The secret to the taste lies in a jugalbandi ( fusion and mixing) of hand-pounded aromatic herbs and spices and food does not ‘float in oil’ as is the common misconception. “Ghee and spices are used in moderation………
I have always been a fan of Mughlai, Awadhi and Purani Dilli Cuisine and was elated to receive an Invite to cover and review the ongoing festival , Daawat-e-Lazeez, Awadhi Food at Seasonal Tastes, The Westin, Gurgaon.
With loads of excitement, I reached the place with my respected colleague Mr.Avininder Singh aka Foodie Surdie from our group, TWCI- The Writers Collective of India…………
We were welcomed by the PR of “The Westin” , Ms. Sukhdeep Bahara and were escorted to the restaurant. Where we met the executive chef of the hotel Mr. Deepak Bhatia. It was pleasure talking to him . He introduced us to the Mughlai Chef, who is taking care of the Awadhi Cuisine as well, Chef Qadir Khan. He was well versed with his dishes and style of cooking.
Qadir Khan (left)
We started with kebabs. First served with Galawtis , both veg (subz)as well as Lamb. Very well minced and mixed, reasonably spiced flavors, which were very soothing to the palette. Then came the Kakori Kabab, a lamb mince kabab mixed with raw papaya used as a tenderizer or Gilawat. The texture was melt in the mouth and the flavors were good. We also had the Chicken Tikka which were just normal, nothing over the top.
This festival is not only for the Non-Vegetarians as many Vegetarian dishes have been incorporated too. We were served the main course, which comprised of an array of dishes.
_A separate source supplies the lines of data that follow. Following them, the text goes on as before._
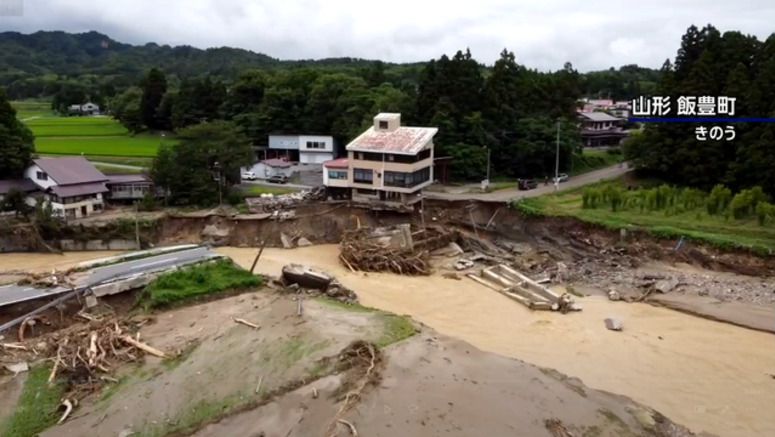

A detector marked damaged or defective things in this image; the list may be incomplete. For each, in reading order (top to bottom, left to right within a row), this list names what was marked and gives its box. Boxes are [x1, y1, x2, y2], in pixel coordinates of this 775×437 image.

broken bridge remnant [466, 264, 584, 312]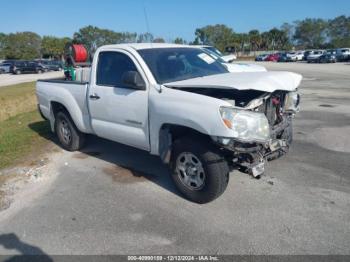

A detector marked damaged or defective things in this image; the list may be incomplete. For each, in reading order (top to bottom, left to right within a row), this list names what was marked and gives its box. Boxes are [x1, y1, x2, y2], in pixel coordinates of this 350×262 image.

crumpled hood [165, 71, 302, 92]
broken headlight [284, 91, 300, 112]
broken headlight [219, 107, 270, 142]
damaged front end [211, 90, 300, 178]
The Mutton Nihari, Murg Pista Qorma, Chicken as well as Mutton Biryani, Chana Dal, the Bhindi Masala, Aaloo Nazaakat,Paneer Awadhi and so on……
Main Course- Nihari, Qorma, Dal, Paneer, Bhindi etc.
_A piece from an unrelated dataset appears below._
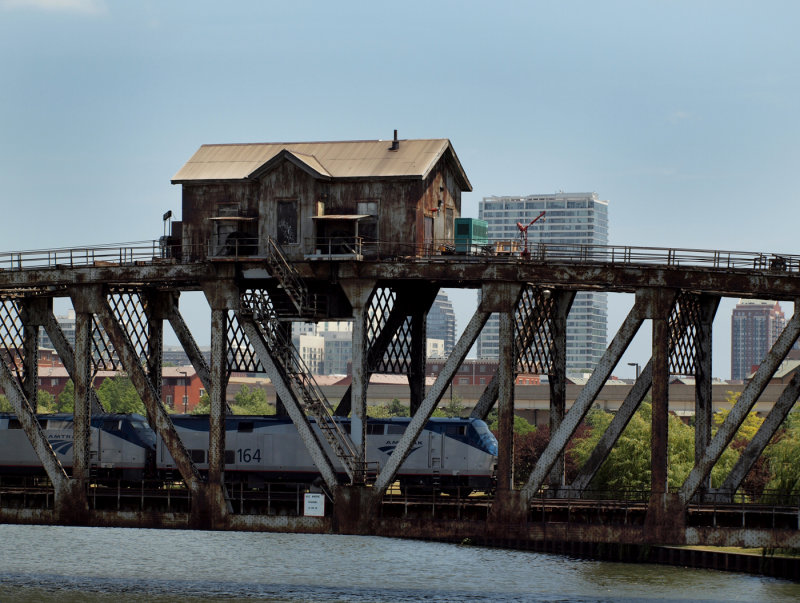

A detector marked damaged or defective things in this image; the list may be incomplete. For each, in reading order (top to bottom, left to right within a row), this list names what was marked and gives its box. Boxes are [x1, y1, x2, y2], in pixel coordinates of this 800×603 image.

The Nihari was very good but not exactly authentic. The Paneer was really made well and was one of the best I had in recent times with lovely flavor of fenugreek leaves (kasoori methi). The Pista Qorma was a royally lavish dish, and was mild and subtle in flavors. I have always been a great fan of Lucknowi Biryani and this Biryani was really good. The meat was fall of the bone and the rice was well cooked with flavors of meat coming out very well. I also tried bits of vegetarian dishes, which were good but nothing gourmet about them…….
Khubani ka Meetha, Phirni and assorted desserts
From the Awadhi dessert section, we tried the Sevvaiya ka Muzzafar (Sweet Vermicelli mixed with ghee and nuts), Phirni and the Khubani ka Meetha (Apricot in Sugar Syrup with Nuts).
My favorite came out to be the Phirni, very delicately prepared and not very sweet.
Overall, a very nicely planned festival with good selection of dishes. I would suggest all the foodies to plan ASAP as the Festival is on for only a couple of days now.